Black children were also more likely to have bleeding severe enough to require a transfusion: nearly 10% had it, compared to about 7% of white children.
The biggest difference was seen in the risk of death – which, although very low, was more than three times higher among black children.
It is not known why, but higher rates of adverse events could be one, said Nafiu. If other studies can link particular complications to this increased risk of death, he added, hospitals and surgical staff may try to do something about it.
But why were black children at higher risk for complications in the first place?

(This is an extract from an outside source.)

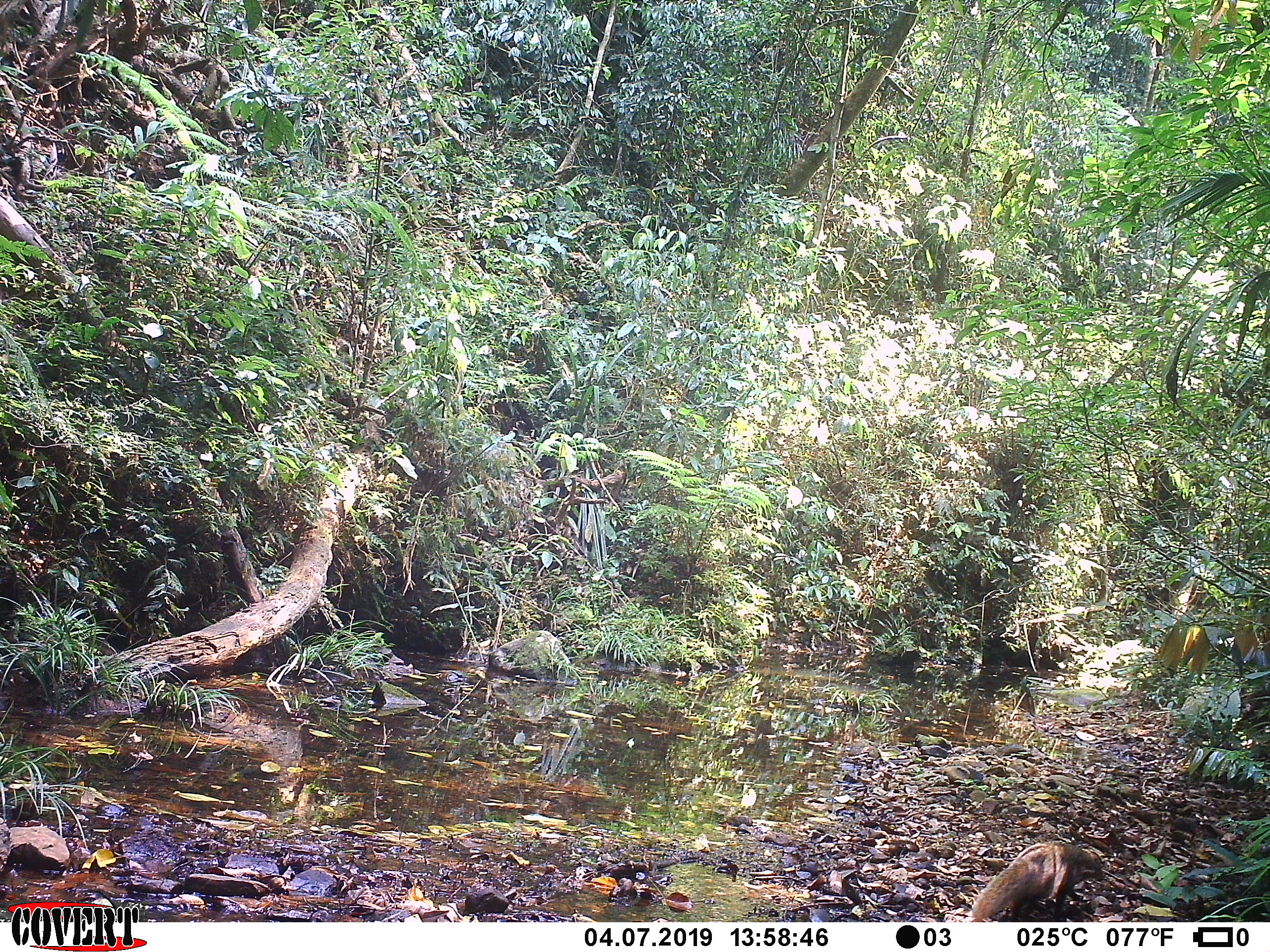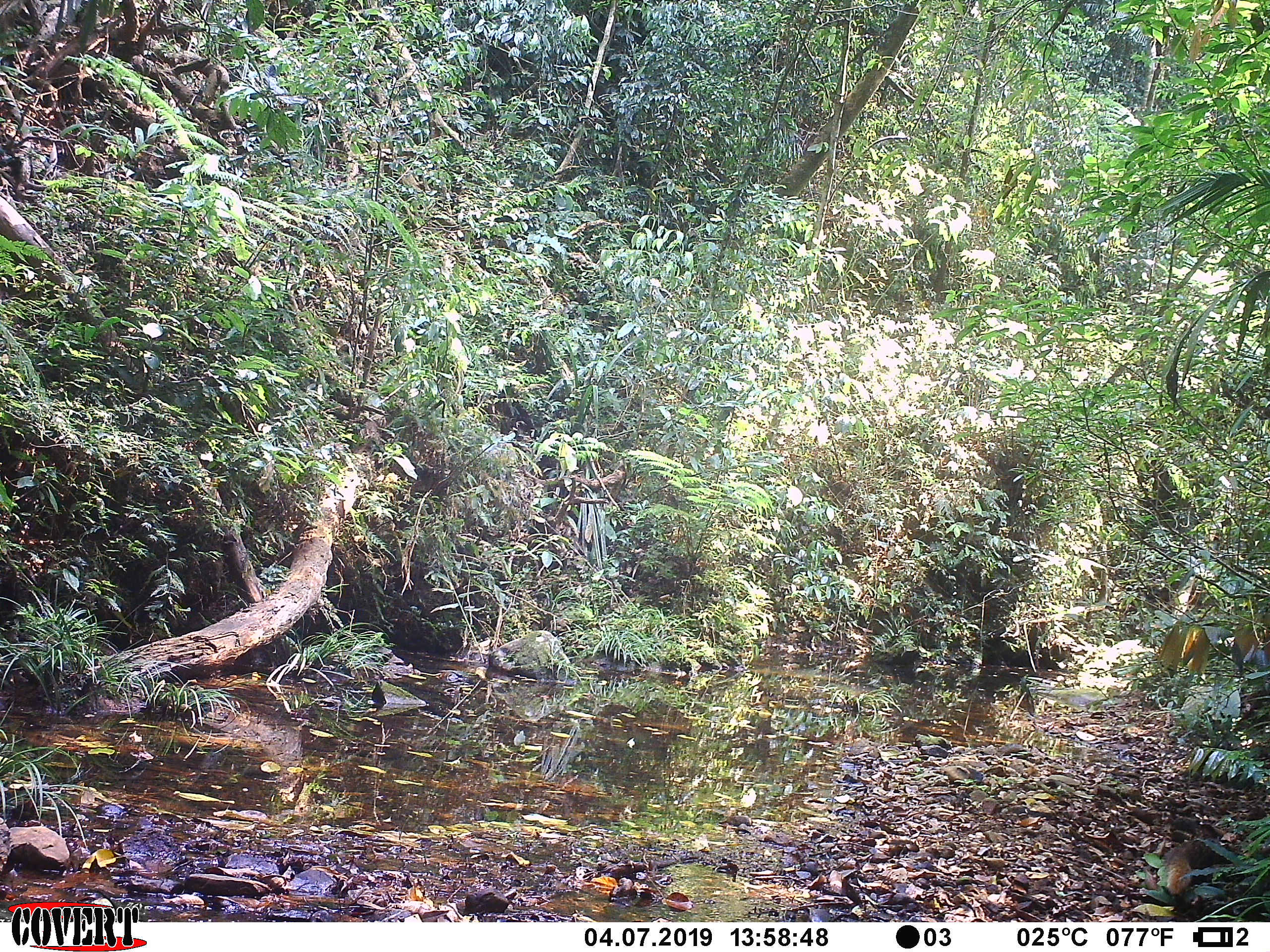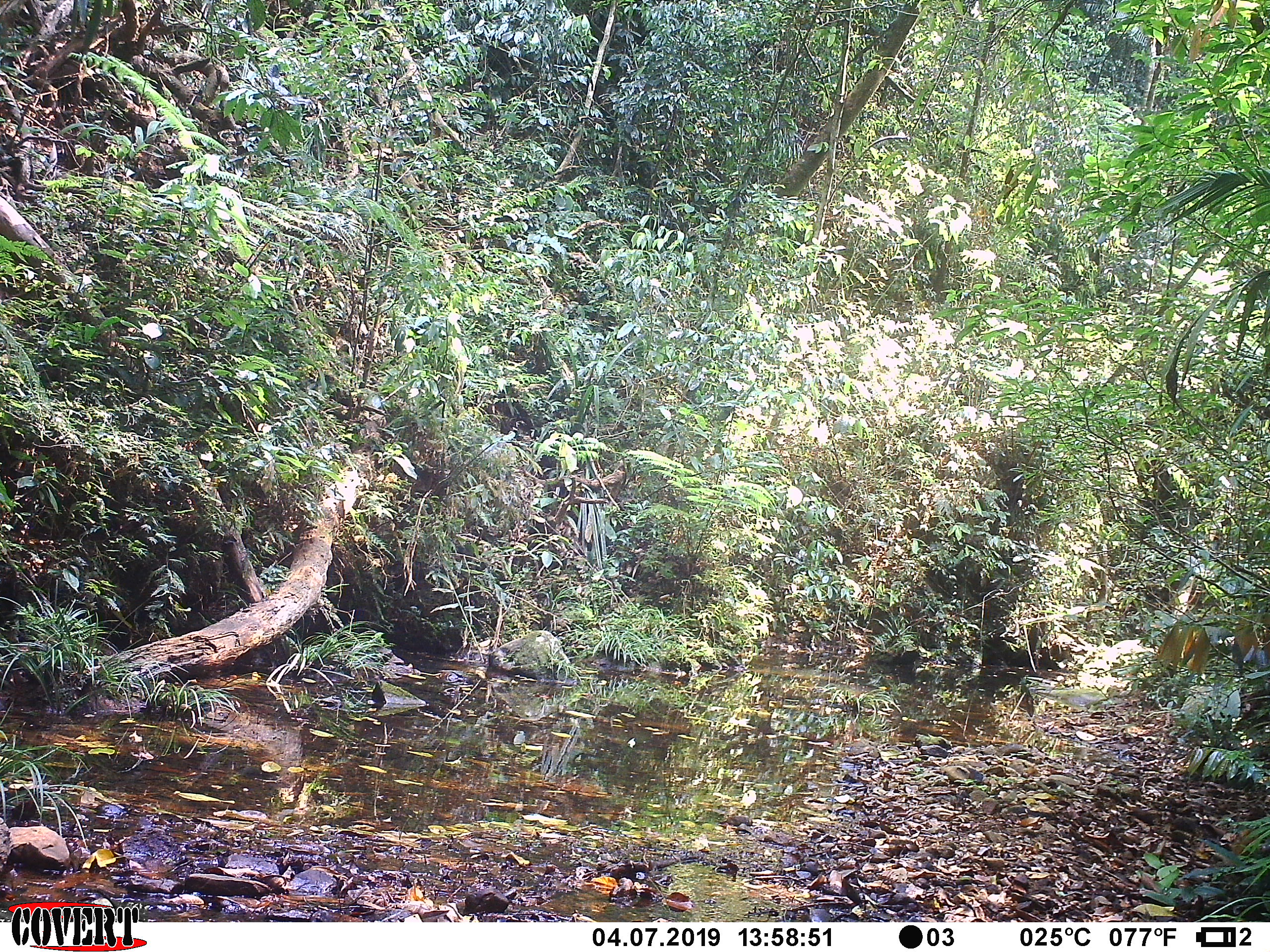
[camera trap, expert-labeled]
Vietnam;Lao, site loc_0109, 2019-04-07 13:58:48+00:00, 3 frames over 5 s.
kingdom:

The study suggests that the underlying health issues are not to blame, but it cannot identify the real reasons.
One possibility is the site of care, said Dr Jean Leclerc Raphael, director of the Center for Child Health Policy and Advocacy at Baylor College of Medicine in Houston.
Research shows that compared to whites, minorities in the United States often receive care in less performing hospitals.
Because of income and insurance coverage, said Raphael, black families may be limited in their hospital care options.
This is important because the results of surgery may be better, for example, in high volume hospitals. “If my hospital performs 100,000 appendicitis procedures per year,” said Raphael, “surgeons have a lot more experience, given the volume, than a hospital where 100 appendicitis procedures are performed per year.”
Since this study did not look at hospital factors, he said, it is not clear whether they could help explain racial disparities.
Bias could also be involved, said Raphael. For example, he noted, several studies have shown that doctors are more likely to “minimize pain in minority patients.”
Like Nafiu, Raphael pointed out that the absolute risks of death were very low in these children.
“It is also important to state that these are complex issues,” he said. “It would be helpful to have more information on the site of care, as the characteristics of the hospital are essential in determining why these differences occur.”
The results are based on records from a national pediatric surgery outcome tracking database. Nafiu’s team focused on 172,549 healthy children who underwent surgery between 2012 and 2017 – including orthopedic, abdominal and cerebral / vertebral procedures. Cardiac surgeries have been ruled out, Nafiu said.